Question

The strengths of 5.6 volume of hydrogen peroxide (of density 1 g/ml) in terms of mass percentage and molarity (M), respectively, are:
(Take the molar mass of hydrogen peroxide as 34 g/mol)
A) 0.85 and 0.5
B) 0.85 and 0.25
C) 1.7 and 0.25
D) 1.7 and 0.5

Answer 1

Hint: Since we have the volume strength and density of hydrogen peroxide. First, we can calculate the molarity by dividing volume strength by 11.2 litres. Before calculation, we need to find out the mass of the solution (in grams) by the given density.

Formula used:
The molarity of a substance can be calculated by the given formula;
\[Volume\,strength = 11.2 \times molarity\]
In order to calculate the total mass of the solution, the given formula is to be used:
\[mass\,of\,solution = 1000ml \times density\]
To calculate the mass percentage of hydrogen peroxide we need to find out the mass of solute, which can be done by:
\[mass\,of\,solute = moles \times molar\,mass\]

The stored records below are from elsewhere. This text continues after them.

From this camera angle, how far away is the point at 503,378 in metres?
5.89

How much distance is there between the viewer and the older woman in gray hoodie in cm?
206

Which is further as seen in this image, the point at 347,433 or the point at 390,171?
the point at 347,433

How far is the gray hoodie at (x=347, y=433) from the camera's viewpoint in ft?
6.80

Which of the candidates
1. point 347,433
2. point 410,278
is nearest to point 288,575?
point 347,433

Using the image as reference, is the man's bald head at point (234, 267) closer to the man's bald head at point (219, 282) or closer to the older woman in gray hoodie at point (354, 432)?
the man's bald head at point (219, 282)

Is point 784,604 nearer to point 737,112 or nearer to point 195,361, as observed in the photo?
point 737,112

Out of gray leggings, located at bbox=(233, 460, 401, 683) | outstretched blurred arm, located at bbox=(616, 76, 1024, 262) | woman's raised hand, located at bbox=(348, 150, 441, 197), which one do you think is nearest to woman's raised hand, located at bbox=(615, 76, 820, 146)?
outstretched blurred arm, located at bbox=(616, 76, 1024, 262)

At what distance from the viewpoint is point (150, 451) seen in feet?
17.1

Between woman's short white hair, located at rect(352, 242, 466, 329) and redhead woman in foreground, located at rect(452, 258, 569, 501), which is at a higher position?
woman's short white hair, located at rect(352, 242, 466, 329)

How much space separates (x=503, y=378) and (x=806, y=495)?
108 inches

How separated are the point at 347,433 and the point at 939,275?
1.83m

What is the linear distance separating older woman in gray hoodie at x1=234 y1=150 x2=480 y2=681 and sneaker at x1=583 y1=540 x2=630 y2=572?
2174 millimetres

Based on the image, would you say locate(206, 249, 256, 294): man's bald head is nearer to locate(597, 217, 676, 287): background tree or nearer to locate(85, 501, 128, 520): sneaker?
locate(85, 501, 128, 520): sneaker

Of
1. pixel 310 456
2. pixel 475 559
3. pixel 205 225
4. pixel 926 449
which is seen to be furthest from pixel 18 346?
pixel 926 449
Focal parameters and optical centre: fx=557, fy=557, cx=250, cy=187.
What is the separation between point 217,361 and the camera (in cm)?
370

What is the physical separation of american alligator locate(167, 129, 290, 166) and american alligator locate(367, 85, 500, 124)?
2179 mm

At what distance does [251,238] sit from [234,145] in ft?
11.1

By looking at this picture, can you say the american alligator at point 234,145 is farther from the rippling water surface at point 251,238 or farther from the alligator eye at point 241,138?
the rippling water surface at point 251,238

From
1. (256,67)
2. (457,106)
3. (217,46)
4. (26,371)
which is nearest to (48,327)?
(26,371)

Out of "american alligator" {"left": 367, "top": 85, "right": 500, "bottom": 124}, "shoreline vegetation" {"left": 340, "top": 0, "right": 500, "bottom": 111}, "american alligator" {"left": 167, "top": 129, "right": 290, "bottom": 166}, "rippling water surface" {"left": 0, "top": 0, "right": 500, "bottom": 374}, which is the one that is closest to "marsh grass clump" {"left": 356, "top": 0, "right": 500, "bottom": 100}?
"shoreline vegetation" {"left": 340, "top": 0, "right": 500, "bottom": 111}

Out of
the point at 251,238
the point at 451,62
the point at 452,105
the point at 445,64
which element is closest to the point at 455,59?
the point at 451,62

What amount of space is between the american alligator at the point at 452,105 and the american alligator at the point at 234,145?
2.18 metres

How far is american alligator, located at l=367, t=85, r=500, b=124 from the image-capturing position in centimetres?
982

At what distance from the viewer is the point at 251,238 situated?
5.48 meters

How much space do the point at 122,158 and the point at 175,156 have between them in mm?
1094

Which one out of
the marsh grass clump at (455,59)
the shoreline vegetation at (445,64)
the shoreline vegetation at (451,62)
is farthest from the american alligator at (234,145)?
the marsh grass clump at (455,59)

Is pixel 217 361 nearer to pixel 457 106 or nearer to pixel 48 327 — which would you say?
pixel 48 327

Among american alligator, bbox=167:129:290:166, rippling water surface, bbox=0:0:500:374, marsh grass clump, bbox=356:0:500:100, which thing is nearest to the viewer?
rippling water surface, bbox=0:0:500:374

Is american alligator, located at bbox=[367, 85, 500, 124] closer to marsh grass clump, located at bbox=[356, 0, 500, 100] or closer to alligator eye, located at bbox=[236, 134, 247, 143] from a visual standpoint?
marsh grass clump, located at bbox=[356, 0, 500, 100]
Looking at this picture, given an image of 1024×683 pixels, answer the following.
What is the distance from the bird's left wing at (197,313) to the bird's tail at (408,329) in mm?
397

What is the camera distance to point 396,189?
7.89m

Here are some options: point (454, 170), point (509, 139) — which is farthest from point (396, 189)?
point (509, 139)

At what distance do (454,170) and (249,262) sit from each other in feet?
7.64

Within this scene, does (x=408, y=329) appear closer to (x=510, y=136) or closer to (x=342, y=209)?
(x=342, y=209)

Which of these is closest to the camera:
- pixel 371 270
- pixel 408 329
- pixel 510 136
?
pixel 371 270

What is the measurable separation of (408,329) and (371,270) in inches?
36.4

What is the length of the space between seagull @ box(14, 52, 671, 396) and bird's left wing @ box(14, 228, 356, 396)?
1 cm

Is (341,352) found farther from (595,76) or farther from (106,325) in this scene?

Complete Step by Step Solution:
It is given that; the volume strength of hydrogen peroxide is 5.6
The density of hydrogen peroxide is 1g/ml, therefore the molarity is given by
\[Volume\,strength = 11.2 \times molarity\]
\[Molarity = \dfrac{{5.6}}{{11.2}} = 0.5\]
Assuming that the solution is of 1 liter,
\[mass\,of\,solution = 1000ml \times density\]
\[mass\,of\,solution = 1000ml \times 1g/ml\]
\[ = 1000g\]
Now, \[mass\,of\,solute = moles \times molar\,mass\], therefore
\[ = 0.5mol \times 34g = 17gm\]
The mass percentage of hydrogen peroxide is given by,
Mass percentage = \[\dfrac{{17}}{{1000}} \times 100 = 1.7\% \]
Hence, option D is the correct answer

Note: Hydrogen peroxide also offers a wide variety of uses such as it is used for the treatment of minor cuts, as an antiseptic agent, for rinsing of the mouth to remove mucous, and also helps in the treatment of minor mouth irritations such as cold sores and cankers.